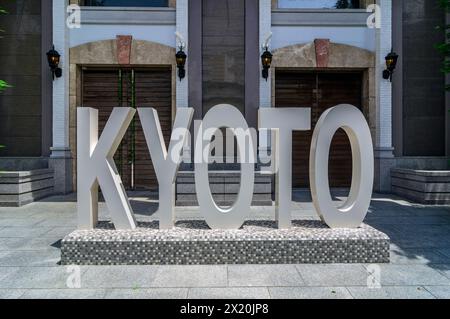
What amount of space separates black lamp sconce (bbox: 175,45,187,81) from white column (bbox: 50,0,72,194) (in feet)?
13.4

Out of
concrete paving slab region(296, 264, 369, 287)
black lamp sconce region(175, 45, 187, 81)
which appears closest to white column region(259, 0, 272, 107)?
black lamp sconce region(175, 45, 187, 81)

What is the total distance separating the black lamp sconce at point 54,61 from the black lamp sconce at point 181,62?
Answer: 4.20 m

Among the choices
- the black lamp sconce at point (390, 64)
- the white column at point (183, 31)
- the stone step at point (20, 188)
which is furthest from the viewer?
the black lamp sconce at point (390, 64)

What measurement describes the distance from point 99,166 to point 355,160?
14.1 feet

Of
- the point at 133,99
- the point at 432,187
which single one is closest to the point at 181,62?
the point at 133,99

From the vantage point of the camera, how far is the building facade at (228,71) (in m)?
10.8

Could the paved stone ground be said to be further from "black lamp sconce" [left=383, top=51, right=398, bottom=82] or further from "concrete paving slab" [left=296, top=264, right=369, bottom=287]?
"black lamp sconce" [left=383, top=51, right=398, bottom=82]

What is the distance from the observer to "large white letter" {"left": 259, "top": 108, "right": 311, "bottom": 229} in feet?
16.7

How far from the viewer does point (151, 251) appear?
476cm

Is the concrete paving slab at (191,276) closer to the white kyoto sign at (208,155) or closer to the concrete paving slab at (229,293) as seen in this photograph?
the concrete paving slab at (229,293)

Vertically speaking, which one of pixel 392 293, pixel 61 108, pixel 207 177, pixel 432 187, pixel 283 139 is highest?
pixel 61 108

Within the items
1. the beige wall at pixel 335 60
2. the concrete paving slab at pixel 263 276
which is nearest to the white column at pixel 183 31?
the beige wall at pixel 335 60

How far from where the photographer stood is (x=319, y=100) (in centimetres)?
1196

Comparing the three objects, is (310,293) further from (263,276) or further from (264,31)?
(264,31)
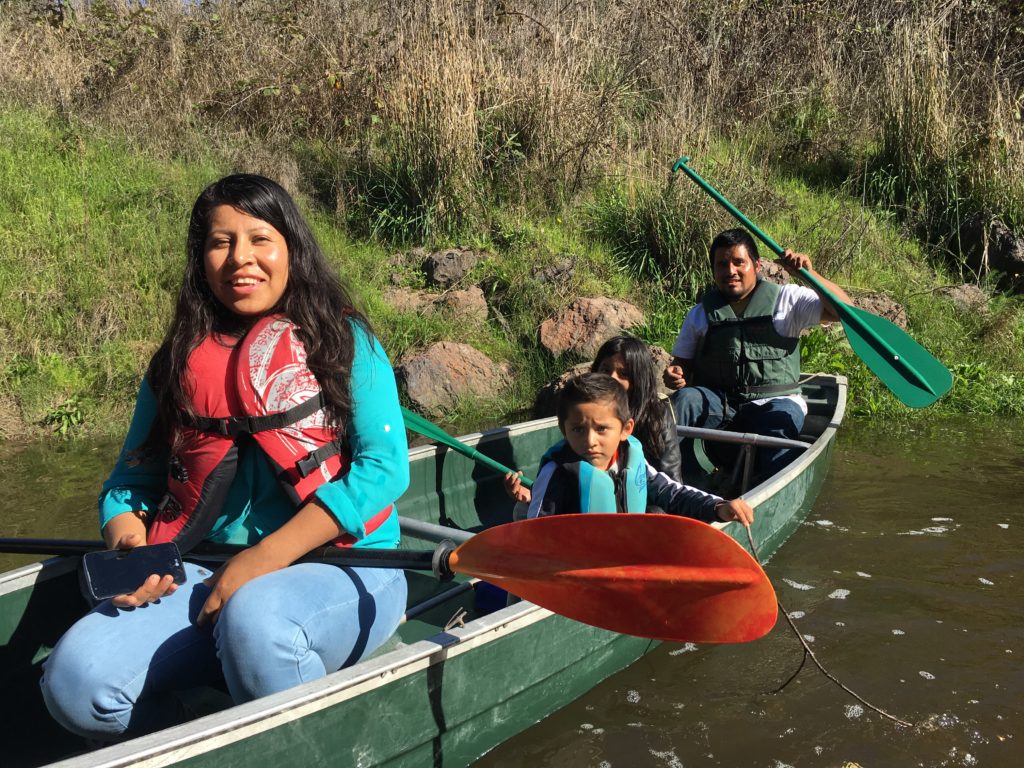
──────
• [Task directions]: Retype all of the data above line for line, with every character unchanged. Leave the pictures out.

• [Written response]:
What amount of space separates black lamp sconce (bbox: 175,45,187,81) from white column (bbox: 50,0,72,194) (in feet)?
13.4

Out of
concrete paving slab region(296, 264, 369, 287)
black lamp sconce region(175, 45, 187, 81)
which appears closest to white column region(259, 0, 272, 107)?
black lamp sconce region(175, 45, 187, 81)

What is the total distance separating the black lamp sconce at point 54,61 from the black lamp sconce at point 181,62?
Answer: 4.20 m

Among the choices
- the black lamp sconce at point (390, 64)
- the white column at point (183, 31)
- the stone step at point (20, 188)
which is furthest from the viewer?
the black lamp sconce at point (390, 64)

What measurement describes the distance from point 99,166 to point 355,160?
14.1 feet

Of
- the point at 133,99
- the point at 432,187
which single one is closest to the point at 181,62?
the point at 133,99

From the vantage point of the camera, how far is the building facade at (228,71) (in m)?
10.8

Could the paved stone ground be said to be further from "black lamp sconce" [left=383, top=51, right=398, bottom=82] or further from "concrete paving slab" [left=296, top=264, right=369, bottom=287]?
"black lamp sconce" [left=383, top=51, right=398, bottom=82]

What is the distance from the observer to "large white letter" {"left": 259, "top": 108, "right": 311, "bottom": 229} in feet?
16.7

How far from the viewer does point (151, 251) appear?
476cm

Is the concrete paving slab at (191,276) closer to the white kyoto sign at (208,155) or closer to the concrete paving slab at (229,293) as seen in this photograph?
the concrete paving slab at (229,293)

Vertically speaking, which one of pixel 392 293, pixel 61 108, pixel 207 177, pixel 432 187, pixel 283 139 is highest?
pixel 61 108

Within the items
1. the beige wall at pixel 335 60
2. the concrete paving slab at pixel 263 276
which is nearest to the white column at pixel 183 31?
the beige wall at pixel 335 60

How far from where the photographer stood is (x=319, y=100) (in centimetres)?
1196

Comparing the three objects, is (310,293) further from (263,276) or further from (264,31)?
(264,31)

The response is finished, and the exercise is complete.